:: EXERCISE DIRECTIONS ::
Go to the line that contains "Taking the scene" and extract it along with every line after it, exactly, through the end of the data below.

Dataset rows

--------

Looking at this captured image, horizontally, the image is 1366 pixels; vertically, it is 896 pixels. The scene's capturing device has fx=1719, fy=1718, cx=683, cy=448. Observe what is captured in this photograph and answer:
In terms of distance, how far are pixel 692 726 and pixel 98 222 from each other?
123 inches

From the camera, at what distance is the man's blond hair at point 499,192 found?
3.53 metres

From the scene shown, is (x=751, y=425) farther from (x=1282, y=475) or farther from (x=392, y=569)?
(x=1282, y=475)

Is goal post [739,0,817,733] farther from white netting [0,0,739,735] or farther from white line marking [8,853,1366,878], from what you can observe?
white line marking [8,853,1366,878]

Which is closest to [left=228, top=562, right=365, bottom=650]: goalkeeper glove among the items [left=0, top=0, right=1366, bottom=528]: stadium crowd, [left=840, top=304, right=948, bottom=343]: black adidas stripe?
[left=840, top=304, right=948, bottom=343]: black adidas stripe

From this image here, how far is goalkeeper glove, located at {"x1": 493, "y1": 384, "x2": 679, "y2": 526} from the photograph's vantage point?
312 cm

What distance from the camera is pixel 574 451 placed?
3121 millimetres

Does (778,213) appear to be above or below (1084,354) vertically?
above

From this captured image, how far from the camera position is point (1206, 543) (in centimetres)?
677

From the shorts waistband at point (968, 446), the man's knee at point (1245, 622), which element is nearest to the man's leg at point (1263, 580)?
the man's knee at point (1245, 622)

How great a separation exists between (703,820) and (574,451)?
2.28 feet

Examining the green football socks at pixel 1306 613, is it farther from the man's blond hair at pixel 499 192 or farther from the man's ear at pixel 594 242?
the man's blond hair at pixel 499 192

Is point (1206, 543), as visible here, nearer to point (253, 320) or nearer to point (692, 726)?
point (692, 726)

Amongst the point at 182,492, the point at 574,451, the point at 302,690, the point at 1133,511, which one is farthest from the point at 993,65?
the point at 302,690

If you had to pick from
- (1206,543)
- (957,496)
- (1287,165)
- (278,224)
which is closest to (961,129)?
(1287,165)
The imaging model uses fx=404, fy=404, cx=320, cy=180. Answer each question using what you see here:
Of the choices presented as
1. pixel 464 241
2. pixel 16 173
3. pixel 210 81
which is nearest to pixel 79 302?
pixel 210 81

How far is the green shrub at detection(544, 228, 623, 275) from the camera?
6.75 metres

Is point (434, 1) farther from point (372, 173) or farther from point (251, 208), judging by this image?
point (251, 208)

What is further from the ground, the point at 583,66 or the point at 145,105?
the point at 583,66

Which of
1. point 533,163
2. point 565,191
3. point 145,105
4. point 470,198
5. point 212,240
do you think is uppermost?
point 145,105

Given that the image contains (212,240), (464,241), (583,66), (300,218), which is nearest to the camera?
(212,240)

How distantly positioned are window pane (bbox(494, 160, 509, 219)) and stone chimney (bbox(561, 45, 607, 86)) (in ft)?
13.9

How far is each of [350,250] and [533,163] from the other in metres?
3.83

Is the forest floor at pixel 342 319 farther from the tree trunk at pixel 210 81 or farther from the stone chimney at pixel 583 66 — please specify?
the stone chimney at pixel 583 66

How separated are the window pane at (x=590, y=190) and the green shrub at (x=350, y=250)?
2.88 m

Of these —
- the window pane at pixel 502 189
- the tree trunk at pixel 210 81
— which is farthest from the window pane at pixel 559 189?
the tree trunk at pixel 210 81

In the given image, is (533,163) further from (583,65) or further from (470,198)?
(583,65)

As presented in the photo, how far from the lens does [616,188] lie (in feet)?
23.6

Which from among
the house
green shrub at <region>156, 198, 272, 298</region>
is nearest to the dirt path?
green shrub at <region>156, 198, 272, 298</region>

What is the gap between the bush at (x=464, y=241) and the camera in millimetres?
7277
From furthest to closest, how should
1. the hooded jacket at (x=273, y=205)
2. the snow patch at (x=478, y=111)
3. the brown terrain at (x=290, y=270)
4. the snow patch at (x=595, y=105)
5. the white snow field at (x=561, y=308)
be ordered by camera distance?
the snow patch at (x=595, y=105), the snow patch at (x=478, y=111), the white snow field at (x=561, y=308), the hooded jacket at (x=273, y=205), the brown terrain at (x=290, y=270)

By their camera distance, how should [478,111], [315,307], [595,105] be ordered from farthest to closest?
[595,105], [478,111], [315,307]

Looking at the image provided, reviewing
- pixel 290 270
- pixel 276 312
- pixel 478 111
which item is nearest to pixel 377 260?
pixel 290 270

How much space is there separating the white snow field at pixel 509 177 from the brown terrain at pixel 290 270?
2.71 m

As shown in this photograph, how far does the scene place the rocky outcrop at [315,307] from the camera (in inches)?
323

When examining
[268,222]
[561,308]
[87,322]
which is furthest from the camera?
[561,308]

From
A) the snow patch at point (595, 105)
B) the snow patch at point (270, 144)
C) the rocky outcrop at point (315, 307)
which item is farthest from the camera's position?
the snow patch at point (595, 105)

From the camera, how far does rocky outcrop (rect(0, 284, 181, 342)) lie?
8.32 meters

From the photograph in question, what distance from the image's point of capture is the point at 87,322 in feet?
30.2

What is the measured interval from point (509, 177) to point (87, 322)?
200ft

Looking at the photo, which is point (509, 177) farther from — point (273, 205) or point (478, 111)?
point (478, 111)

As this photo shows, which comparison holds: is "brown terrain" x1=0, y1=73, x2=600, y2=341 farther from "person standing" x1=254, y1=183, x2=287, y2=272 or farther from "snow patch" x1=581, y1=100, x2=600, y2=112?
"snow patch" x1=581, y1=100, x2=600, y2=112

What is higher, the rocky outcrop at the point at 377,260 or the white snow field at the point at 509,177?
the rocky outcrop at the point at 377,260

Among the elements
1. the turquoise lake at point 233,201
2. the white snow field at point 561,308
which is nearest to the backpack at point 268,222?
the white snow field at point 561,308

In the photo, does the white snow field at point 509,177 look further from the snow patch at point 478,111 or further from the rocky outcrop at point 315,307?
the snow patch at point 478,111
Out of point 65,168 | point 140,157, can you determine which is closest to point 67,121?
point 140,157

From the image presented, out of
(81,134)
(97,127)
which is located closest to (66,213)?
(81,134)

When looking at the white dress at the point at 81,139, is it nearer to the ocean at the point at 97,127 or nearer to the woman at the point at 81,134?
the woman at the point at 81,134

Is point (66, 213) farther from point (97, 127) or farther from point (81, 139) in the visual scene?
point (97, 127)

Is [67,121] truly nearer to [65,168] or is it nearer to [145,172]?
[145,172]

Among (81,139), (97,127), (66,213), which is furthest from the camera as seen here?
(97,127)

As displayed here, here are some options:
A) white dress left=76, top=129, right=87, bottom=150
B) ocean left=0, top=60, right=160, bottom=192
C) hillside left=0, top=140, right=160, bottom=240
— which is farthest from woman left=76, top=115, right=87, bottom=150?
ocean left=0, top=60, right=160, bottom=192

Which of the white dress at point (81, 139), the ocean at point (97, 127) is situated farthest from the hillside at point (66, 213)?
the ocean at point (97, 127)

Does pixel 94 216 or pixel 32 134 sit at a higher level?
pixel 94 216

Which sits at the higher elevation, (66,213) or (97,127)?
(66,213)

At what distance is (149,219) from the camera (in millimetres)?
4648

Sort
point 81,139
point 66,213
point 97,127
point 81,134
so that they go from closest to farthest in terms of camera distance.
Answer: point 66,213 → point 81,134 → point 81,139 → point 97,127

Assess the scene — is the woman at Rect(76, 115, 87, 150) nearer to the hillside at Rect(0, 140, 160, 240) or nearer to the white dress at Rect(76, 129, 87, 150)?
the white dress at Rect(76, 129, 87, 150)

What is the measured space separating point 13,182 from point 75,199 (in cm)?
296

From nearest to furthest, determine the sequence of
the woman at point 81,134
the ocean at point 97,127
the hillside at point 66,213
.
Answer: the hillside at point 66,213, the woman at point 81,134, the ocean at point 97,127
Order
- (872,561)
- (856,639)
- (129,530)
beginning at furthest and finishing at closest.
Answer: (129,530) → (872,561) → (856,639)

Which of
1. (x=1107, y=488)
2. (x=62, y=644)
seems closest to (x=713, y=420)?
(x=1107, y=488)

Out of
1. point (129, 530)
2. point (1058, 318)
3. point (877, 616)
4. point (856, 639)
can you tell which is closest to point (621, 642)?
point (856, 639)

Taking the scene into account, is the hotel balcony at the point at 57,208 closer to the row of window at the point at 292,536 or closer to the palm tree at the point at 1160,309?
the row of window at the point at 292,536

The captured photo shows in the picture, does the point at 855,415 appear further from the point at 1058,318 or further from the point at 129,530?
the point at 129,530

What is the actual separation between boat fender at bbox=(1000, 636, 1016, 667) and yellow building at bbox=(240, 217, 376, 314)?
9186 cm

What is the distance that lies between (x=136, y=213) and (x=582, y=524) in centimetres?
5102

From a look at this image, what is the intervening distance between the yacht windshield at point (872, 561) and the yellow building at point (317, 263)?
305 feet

--------

:: FINAL RESULT ::
Taking the scene into account, is the hotel balcony at the point at 57,208 closer to the row of window at the point at 292,536 or closer to the palm tree at the point at 1160,309?
the row of window at the point at 292,536

The captured photo shows in the picture, does the point at 855,415 appear further from the point at 1058,318 or further from the point at 129,530?
the point at 129,530

What is the actual separation between boat fender at bbox=(1000, 636, 1016, 667) and yellow building at bbox=(240, 217, 376, 314)?
9186 cm

What is the distance that lies between (x=136, y=213) and (x=582, y=524) in centimetres?
5102

From a look at this image, what is the intervening distance between the yacht windshield at point (872, 561) and the yellow building at point (317, 263)?
305 feet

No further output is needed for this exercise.